Aska and the Wolf

At first glance, a short story by the Nobel Prize Winner, Ivo Andrić, Aska and the Wolf tell us about a lamb and a wolf, but actually it is a story of the important things in life and death, of good and bad people, of victims and their tormentors, but above all of the role of art in the world. Aska, still a lamb, faced with the wolf’s teeth, starts a dance that will transcend all the boundaries of her knowledge, slowly mesmerising the wolf, leading him before a shepherd’s shotgun.
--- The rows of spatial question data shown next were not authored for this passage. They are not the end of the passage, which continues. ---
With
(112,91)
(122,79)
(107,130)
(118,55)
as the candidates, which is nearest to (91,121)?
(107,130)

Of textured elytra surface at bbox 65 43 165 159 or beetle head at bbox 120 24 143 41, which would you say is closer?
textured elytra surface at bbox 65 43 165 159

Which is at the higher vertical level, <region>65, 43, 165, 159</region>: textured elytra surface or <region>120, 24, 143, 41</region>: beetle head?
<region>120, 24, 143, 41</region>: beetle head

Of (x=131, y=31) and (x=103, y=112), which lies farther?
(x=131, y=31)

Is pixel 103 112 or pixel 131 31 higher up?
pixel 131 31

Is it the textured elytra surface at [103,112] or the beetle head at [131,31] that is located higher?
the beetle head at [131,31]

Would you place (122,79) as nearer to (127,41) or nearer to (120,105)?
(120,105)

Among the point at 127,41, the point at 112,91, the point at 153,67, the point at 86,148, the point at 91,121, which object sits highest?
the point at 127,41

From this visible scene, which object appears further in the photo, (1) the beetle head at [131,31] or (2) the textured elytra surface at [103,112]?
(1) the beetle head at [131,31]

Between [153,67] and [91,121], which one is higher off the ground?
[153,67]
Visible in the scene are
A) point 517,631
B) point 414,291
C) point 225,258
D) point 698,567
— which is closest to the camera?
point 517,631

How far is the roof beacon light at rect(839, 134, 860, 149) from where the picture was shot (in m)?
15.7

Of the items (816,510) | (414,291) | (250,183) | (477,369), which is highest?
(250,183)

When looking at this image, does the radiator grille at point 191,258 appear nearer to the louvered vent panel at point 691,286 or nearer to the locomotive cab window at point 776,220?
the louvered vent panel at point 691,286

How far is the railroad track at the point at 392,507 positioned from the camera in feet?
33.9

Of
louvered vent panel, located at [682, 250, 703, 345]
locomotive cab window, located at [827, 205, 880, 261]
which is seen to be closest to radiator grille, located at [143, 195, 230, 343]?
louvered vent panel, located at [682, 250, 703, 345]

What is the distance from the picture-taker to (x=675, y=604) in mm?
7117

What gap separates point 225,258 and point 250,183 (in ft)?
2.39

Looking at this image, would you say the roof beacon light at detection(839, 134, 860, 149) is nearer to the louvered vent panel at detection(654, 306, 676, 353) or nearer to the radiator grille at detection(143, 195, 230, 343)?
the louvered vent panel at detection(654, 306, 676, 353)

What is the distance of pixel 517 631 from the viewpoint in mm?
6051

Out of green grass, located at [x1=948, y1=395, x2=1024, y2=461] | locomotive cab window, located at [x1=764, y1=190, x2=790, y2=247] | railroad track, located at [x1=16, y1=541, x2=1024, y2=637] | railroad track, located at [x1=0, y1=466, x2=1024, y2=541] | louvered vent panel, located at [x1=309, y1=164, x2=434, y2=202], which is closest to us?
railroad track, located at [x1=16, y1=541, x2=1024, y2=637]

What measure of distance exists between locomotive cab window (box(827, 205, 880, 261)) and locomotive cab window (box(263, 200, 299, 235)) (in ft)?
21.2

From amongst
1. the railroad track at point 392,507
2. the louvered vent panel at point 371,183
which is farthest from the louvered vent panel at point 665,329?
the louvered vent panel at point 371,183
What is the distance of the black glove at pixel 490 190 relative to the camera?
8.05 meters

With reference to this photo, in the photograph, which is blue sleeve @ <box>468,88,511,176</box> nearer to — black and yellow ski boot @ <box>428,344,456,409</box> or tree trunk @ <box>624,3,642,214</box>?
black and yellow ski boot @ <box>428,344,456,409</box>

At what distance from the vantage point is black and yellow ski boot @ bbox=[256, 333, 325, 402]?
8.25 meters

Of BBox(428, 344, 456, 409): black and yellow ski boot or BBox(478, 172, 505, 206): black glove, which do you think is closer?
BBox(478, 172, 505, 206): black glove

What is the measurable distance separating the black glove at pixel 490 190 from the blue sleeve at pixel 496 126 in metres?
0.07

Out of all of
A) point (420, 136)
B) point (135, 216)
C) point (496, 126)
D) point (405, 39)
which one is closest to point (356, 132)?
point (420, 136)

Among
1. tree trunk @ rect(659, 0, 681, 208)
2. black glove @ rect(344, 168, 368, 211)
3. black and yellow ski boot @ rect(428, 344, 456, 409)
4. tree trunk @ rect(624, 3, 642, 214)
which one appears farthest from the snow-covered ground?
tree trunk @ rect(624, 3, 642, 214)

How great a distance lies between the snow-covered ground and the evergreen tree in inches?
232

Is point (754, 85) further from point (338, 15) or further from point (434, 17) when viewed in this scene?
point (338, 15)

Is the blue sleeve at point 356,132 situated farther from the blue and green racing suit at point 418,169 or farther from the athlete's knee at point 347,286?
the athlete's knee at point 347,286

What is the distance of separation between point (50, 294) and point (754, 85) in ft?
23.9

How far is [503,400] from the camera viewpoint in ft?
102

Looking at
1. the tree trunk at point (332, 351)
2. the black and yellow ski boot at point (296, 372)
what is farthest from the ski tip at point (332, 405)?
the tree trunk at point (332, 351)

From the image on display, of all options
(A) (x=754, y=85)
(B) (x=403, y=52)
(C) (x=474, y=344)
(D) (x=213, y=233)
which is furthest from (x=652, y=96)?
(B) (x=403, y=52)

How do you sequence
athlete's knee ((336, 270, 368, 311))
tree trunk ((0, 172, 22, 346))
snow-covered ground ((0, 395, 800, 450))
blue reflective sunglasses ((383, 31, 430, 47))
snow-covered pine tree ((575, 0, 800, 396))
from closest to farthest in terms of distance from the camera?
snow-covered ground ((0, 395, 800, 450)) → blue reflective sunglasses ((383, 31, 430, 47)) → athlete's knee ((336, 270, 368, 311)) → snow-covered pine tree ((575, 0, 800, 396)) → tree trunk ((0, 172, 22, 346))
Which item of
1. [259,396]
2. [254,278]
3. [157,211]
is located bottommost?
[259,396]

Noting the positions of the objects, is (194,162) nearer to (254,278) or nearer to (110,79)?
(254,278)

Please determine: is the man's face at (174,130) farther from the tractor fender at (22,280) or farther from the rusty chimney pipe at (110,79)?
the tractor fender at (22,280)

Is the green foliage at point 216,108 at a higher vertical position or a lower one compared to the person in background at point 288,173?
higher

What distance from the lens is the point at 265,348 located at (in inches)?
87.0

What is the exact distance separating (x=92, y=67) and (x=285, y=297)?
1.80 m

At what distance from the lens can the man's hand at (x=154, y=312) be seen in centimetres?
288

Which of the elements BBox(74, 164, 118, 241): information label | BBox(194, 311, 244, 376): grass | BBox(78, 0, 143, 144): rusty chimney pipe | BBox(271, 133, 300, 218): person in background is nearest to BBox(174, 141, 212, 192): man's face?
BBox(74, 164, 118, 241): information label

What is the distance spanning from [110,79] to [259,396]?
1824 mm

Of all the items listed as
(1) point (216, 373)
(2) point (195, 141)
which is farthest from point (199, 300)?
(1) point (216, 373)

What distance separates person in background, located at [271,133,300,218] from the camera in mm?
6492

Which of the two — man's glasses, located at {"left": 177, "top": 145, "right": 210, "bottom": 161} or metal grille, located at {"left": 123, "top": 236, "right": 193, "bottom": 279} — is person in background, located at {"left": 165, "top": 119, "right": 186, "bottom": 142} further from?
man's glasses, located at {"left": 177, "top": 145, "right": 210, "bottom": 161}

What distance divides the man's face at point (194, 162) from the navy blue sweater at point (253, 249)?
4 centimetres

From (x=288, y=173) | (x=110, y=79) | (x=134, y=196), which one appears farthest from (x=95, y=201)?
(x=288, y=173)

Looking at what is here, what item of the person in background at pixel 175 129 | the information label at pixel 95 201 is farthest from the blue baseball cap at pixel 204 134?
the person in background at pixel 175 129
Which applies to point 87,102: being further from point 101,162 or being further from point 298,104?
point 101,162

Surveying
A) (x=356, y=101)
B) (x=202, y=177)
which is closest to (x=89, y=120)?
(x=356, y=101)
In the characters of Aska and the wolf, as if through an open window, we see at first a primordial tragic relationship between the two animals, then a relationship of a victim and its tormentor – which was quite common in Bosnia for ages, then again, we see a vaste range of human abilities – from a total purity of a lamb to a cynical wolf’s bloodlust, the confronted good and evil and finally, the creative power of art, turning a certain death into life, which as a special gift may be experienced only once in a lifetime.  In the end, as nothing is black-and-white in a work of art, we feel sorry for the wolf, as it seems that, mesmerised by the dancing Aska, he is now less of a wolf. And what is the man who takes all exhausted Aska to his shoulders but a Good Shepherd, taking a lost lamb back to safety?